Juan Jacobo Muñoz Lemus
Después de hacer tantas cosas equivocadas que lo llevaban hasta el borde, cualquier cosa por insignificante que fuera podía con un pequeño empujón, ser suficiente para hacerlo caer en el abismo. Le había ocurrido muchas veces y, aun así, seguía cayendo en su misma trampa y acumulando desatinos.
Luego se le hacía fácil explicar cada una de sus desgracias con el último acontecimiento, haciendo uso de una suerte de falsificación retrospectiva que solo le dejaba ver lo que le convenía. Siempre encontraba algo o a alguien a quien culpar para desembarazarse de su participación en los hechos.
Como un ser humano común se mentía a sí mismo y arrastraba a los demás en sus mentiras como si fuera un tsunami. A veces más y a veces menos, pero la técnica era esa, que incluía obstinación maliciosa, de tal cuenta que no tardaba en recurrir a la burla siempre escudada en la reflexión intelectual. El sarcasmo podía ser hasta ingenioso, pero no dejaba de ser mezquino. Todo era un signo de lo mal que se encontraba consigo mismo y como proyectaba su autorreproche.
Le pasaba como a muchos que no pueden ir más allá de sus propios pies hundidos en el lodo. Le tomaba tiempo conmoverse y ser empático, por ponerse demasiada atención y por la falta de confianza en sí mismo. Era obvio, o al menos eso parecía vislumbrarse, que no había sido bien acompañado como niño en su desarrollo y niño se había quedado.
Jerarquizaba la vida como si fuera un esquema y tenía separados administrativamente el trabajo, la diversión, el amor, el descanso, el placer y la pasión. Virtudes todas, que tienen la capacidad de producir efectos positivos; pero su mente era una especie de cuadrícula, y él pensaba en porcentajes para cada cosa, con la ilusa convicción de que cada una se atendía por separado y sin tocarse una con otra.

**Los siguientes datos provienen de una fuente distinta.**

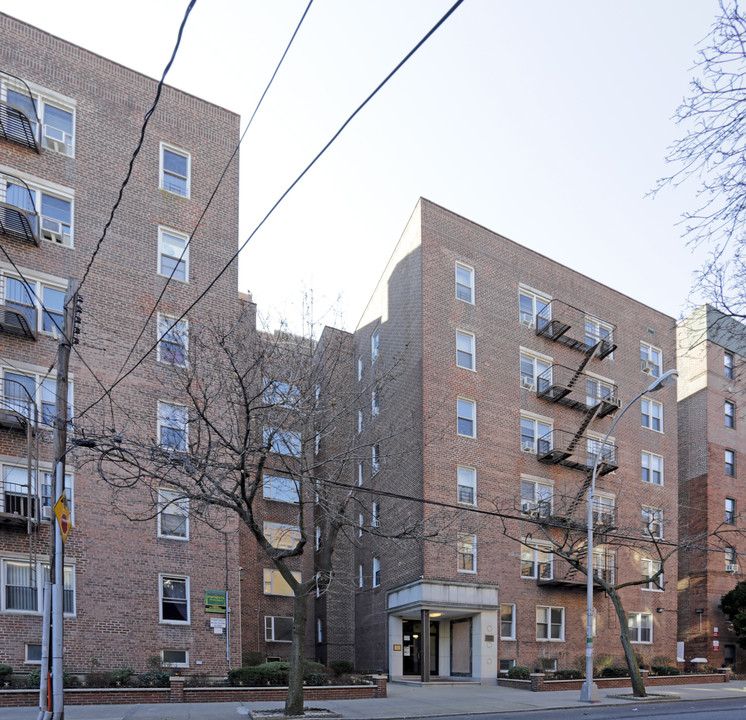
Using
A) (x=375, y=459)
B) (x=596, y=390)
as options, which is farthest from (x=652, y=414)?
(x=375, y=459)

No podía derivar de la actividad productiva un placer; para él trabajo era trabajar y solo pensaba en resultados, sin vincularse emocionalmente, mucho menos apasionarse. Era imposible que disfrutara de lo poco y lo pequeño por estar esperando siempre por grandes y espectaculares momentos que encima no llegaban, al menos no como él los deseaba, para poder reivindicarse ante sí mismo y sentir así que estaba dando la talla. Creo que ya dije que era como un niño, aunque uno muy malo pues no se divertía y no creía en el descanso.
Si tan solo hubiera podido entender que todas las cosas son sagradas y que el atrevimiento de la humildad es a ser pequeño. Era difícil entender cómo podía haber tanto de tan poco en una sola cabeza.
Él no podía notar que era un virtuoso virtual que creía en cualidades escondidas, según él a su alcance en cualquier momento, más por lógica de especie que por conocimiento de sí mismo. Era un comodón moralista, con la moral de sus códigos infantiles sin duda, la de querer salir ganando a toda costa y sin notar cuanto perdía al desestimar las cosas humanas.
Tal vez era sensible en el fondo, pero insensiblemente para él. Veía sin ver, sin darse cuenta de que todo lo que se niega por un lado, brota inconscientemente por el otro extremo en compensación. A él mismo le pasaba en sus narices; negaba querer una pareja, como una forma de huir del amor y recurría a la promiscuidad para compensarlo. Se aferraba a sus preceptos y seguramente iba a morir en su ley.
Huía de dejar sus cosas negativas, y no porque no se lo merecieran, sino porque confundía lo ideal con la realidad, y se resistía por sentir que si cambiaba estaría desechando un valor, pero no era así; un valor de verdad, es inmortal.